If patients overwhelm hospitals, the spokesperson said each hospital has a “surge plan” where all available patient care space is utilized, and even further, they’ve worked with Austin Public Health to develop an alternate care site that is ready to open, if need be.
When asked last week about the New Year’s Eve fireworks hosted by the City of Austin, Dr. Desmar Walkes, the local health authority, said they will go as planned, but they expect people not to gather to watch the show.
“That is to be viewed from afar, there are no plans for gathering, there are no vendors, no bands,” Walkes said. “We are expecting people to view it from their vehicles or in the downtown area people may be able to look at it through their windows.”
Testing sites around Austin-Travis County have seen lines that, in some cases, are hundreds of cars long after health leaders asked people to test before and after holiday travel and gatherings.
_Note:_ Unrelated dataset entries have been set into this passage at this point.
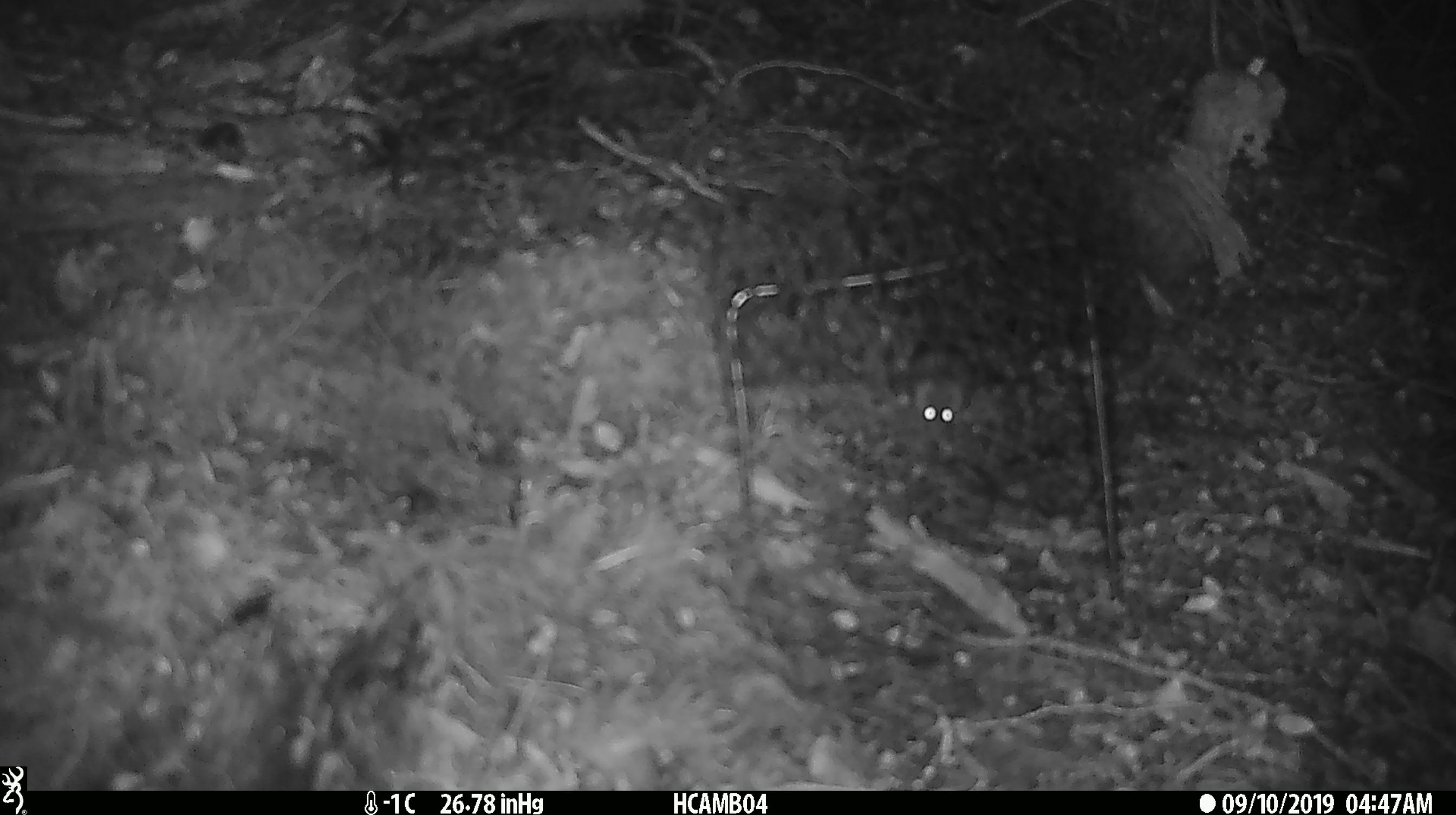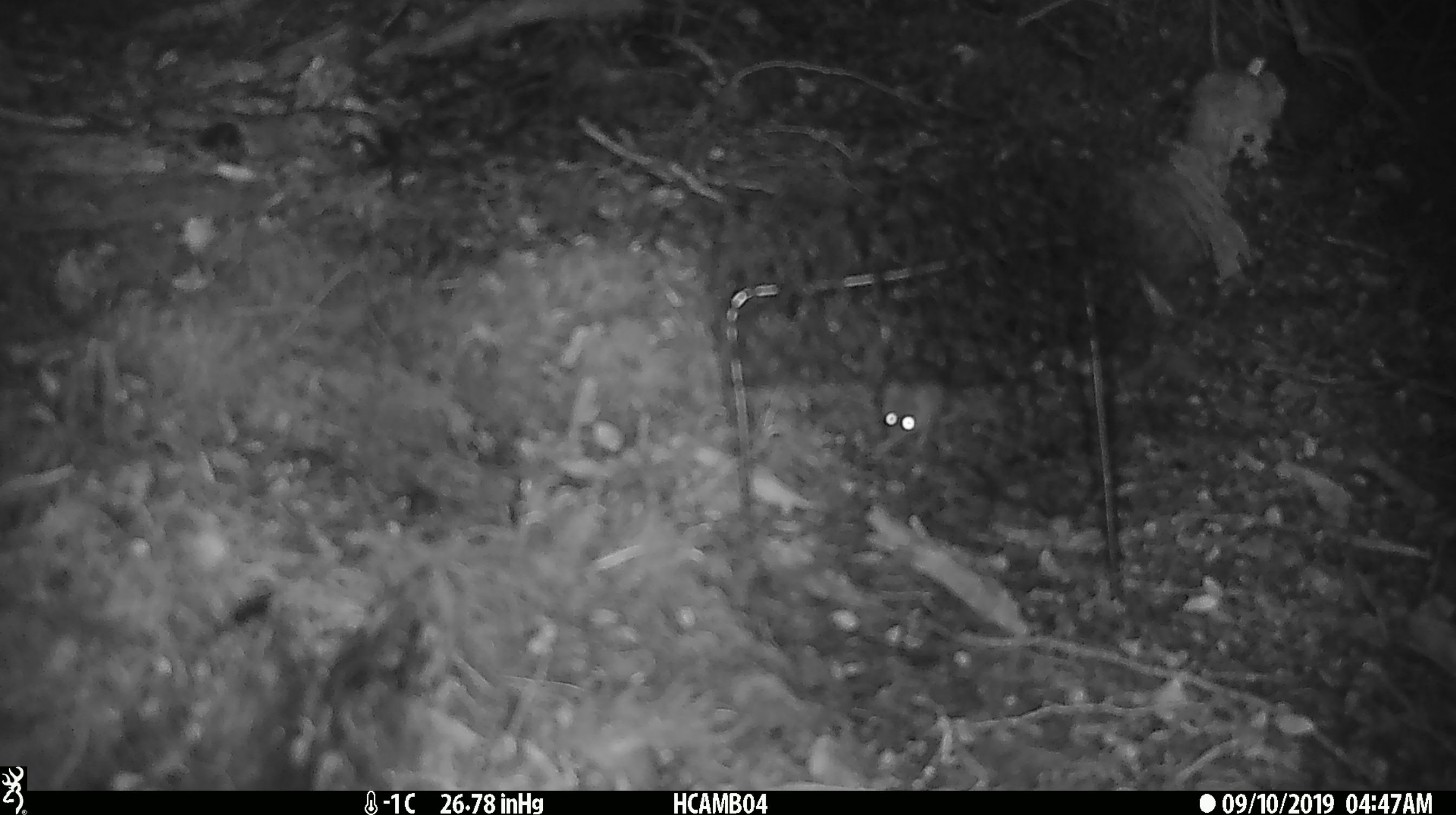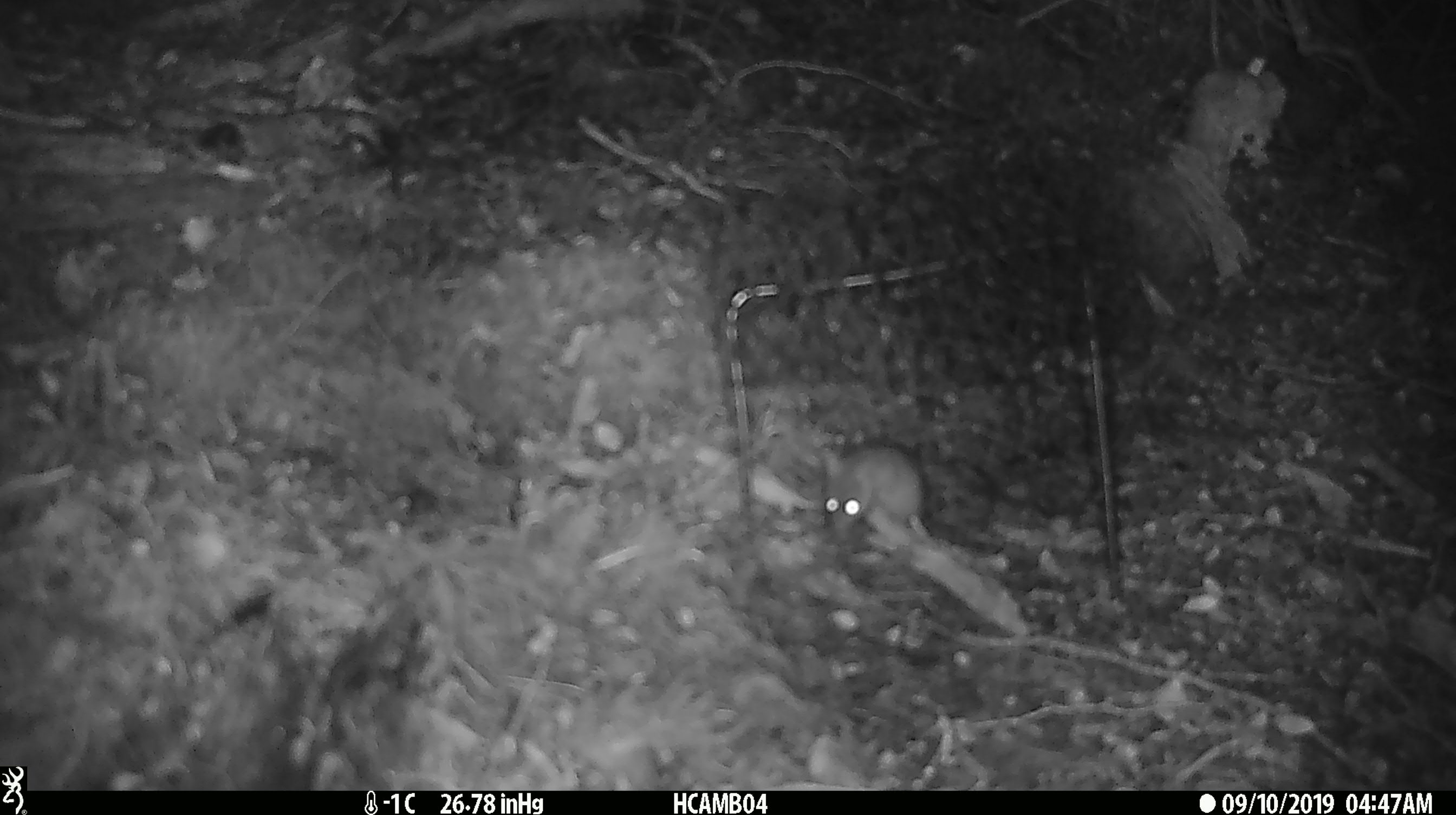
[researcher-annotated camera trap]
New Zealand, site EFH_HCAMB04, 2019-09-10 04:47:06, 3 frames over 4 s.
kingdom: Animalia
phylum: Chordata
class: Mammalia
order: Rodentia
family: Muridae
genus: Mus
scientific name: Mus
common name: mouse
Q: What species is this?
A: Mouse (Mus).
Testing professionals told KXAN the positivity rate and case numbers in Austin are likely higher than recorded because of the popularity of at-home tests right now.
People who have tested positive for COVID-19 described their symptoms to KXAN as being similar to that of having allergies, others said they ran a fever and experienced difficulties breathing.
“If you have any symptoms at all do not write it off,” Ana Lopez, a central Texas woman who is vaccinated, got her booster shot and tested positive for COVID-19 last week, said. “We’re not out of the woods so please just use some discretion.”
The CDC is reporting roughly 90% of cases in the six-state region Texas is in are omicron. While testing you would do at a pharmacy or a drive-thru site do not tell you which variant you have, and only tells you whether you have COVID-19 or not, Austin Public Health says they’re working with state and national partners to sequence test local cases.
They said it’s safe to assume there is rapid community transmission of the omicron variant in Central Texas right now.
“One of the greatest traits of Austin-Travis County is how we have consistently been one of the leaders in the state when it comes to lower Community Transmission Rates. Our people have continually stepped up for the greater good and been the example of how to navigate the COVID-19 surges with masking, social distancing, and vaccinations,” Walkes said. “However, as our vigilance begins to wane, our community is falling behind. We can’t afford to be lax in our prevention efforts and I’m confident that Austin-Travis County will once again lead the way.”